In the 1950s and '60s, Ryan was a land developer in Palm Springs, California. Real estate development in Palm Springs did not generate much interest until actor Clark Gable built a home there. Ryan joined with 24 other investors to purchase the run-down El Mirador Hotel in Palm Springs. After restoring it to its former elegance, he bought out his partners in 1960. The list of regular guests included William Holden, Dean Martin, Gregory Peck, Paulette Goddard, Ginger Rogers, Louella Parsons, and Freeman Gosden, among others. Howard Hughes secured a separate cottage to ensure privacy.

In 1962 Ryan, with partner Ernie Dunlevie, opened the Bermuda Dunes Country Club which later became a host club for the Bob Hope Classic golf tournament and where Clark Gable built a home on the sixth fairway.

Ryan was the target of a public IRS audit in the 1970s over some disallowed deductions stemming from his involvement in and development of the Mount Kenya Safari Club, in Nanyuki, Kenya, with actor William Holden.
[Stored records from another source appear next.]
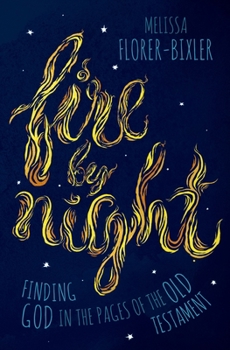 Paperback Fire by Night: Finding God in the Pages of the Old Testament Book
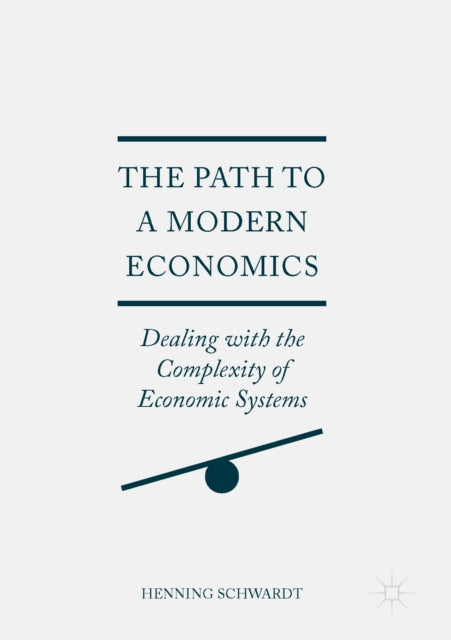Path to a Modern Economics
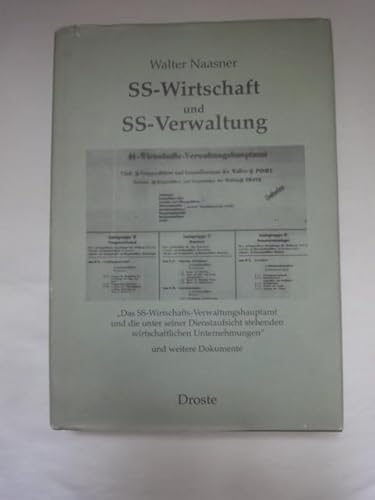 SS-Wirtschaft Und SS-Verwaltung. "Das SS-Wirtschafts-Verwaltungshauptamt Und Die Unter Seiner Dienstaufsicht Stehenden Wirtschaftlichen Unternehmungen" Und Weitere Dokumente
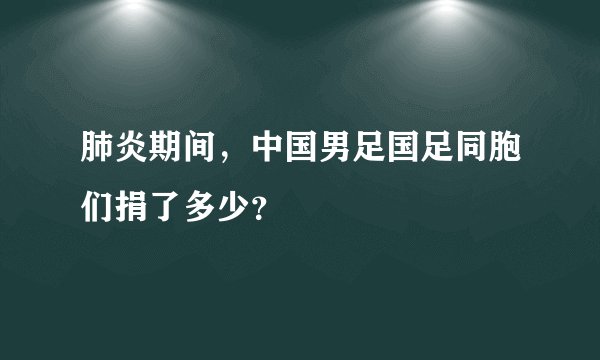 肺炎期间，中国男足国足同胞们捐了多少？
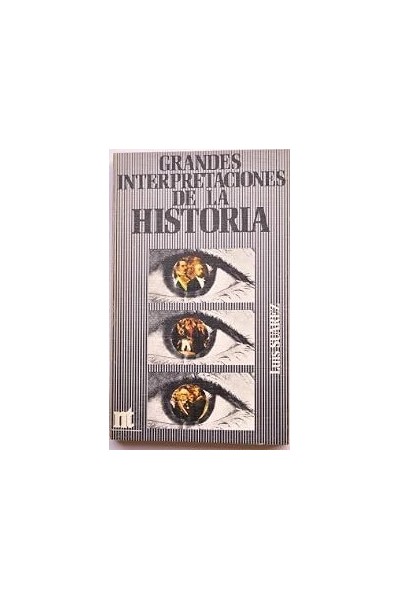 Grandes interpretaciones de la historia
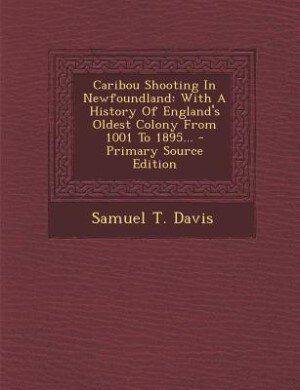 Caribou Shooting In Newfoundland: With A History Of England's Oldest Colony From 1001 To 1895... - Primary Source Edition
== Murder in Evansville, Indiana ==
In 1964, Marshall Caifano was convicted of extorting $60,000 from Ryan, who testified against him. The conviction was upheld in 1966, and Caifano was sentenced to 10 years in prison. When Caifano was released from prison in the 1970s, Ryan reportedly offered him $1 million in restitution; however, on October 18, 1977, Ryan was killed. Ryan went to a health club, as he often did. When he finished his workout, he walked outside to his new Lincoln Mark V coupe. However, someone had connected a bomb to the ignition of the car. As soon as Ryan turned the key, Ryan's car exploded violently. The impact of explosion killed Ryan almost instantly. It took investigators two days to locate and collect all of the pieces of the car – one piece of metal was located 377 feet from the scene of the explosion. The murder is unsolved.